Italian criminologist Cesare Lombroso’s famous 1876 study, L’Uomo Delinquente, is credited with being the founding scholarship for the science of criminology. His study attested that criminality (which he believed was inherited) could be identified by the presence of a tattoo. Lombroso proved to his own satisfaction that tattooing was a characteristic mark among instinctive and habitual criminals especially among those guilty of assault and murder. “While murderers and those of brutish inclination indulge in it,” he said, “forgers and swindlers, whose intelligence is on a higher plane, do not practice it.” In The Female Offender, Lombroso claimed that tattooing occurred at a higher number among prostitutes than other female criminals.

Appearing on the bodies of the foreign “savage,” the law-breaker, and the lower classes — the tattoo carried uncivilized, criminal, brutish and masculine connotations.

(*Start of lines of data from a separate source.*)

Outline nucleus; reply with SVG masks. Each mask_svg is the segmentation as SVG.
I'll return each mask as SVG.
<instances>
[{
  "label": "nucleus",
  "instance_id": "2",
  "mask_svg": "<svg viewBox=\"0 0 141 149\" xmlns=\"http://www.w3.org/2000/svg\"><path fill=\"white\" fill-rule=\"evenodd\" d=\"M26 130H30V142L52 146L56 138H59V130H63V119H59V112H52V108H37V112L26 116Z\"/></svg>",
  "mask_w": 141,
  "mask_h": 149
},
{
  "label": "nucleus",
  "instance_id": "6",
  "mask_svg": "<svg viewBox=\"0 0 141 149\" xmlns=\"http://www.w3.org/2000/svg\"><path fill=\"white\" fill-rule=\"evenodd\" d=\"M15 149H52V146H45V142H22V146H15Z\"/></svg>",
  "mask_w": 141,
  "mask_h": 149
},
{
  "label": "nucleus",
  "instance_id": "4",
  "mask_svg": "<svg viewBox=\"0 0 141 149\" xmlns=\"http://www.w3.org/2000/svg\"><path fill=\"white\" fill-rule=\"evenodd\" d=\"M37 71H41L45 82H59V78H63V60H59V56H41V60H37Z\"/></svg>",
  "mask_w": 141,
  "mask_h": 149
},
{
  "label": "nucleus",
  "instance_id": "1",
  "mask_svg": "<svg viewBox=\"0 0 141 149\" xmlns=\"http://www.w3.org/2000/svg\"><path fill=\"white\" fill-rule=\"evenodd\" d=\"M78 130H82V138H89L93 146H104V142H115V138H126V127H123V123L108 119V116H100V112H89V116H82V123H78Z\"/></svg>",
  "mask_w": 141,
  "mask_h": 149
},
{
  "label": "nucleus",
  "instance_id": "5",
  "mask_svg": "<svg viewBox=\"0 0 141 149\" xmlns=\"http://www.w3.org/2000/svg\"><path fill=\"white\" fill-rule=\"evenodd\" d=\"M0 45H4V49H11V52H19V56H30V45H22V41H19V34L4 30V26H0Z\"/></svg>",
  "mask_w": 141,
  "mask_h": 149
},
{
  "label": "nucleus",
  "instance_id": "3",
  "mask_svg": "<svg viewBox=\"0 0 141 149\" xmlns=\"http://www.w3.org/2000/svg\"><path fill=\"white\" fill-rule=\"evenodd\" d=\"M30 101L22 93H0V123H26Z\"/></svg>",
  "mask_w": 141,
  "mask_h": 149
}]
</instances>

While there were reports of fashionable society women being tattooed, they certainly kept them well covered up while in public. Not so Aimée Crocker. She was even photographed with her tattoos proudly on display. Aimée’s tattoos were an assault against the suffocating gender roles of Victorian America. They transcended class boundaries. They convoluted racial and gender identities. They transformed her into an alluring spectacle.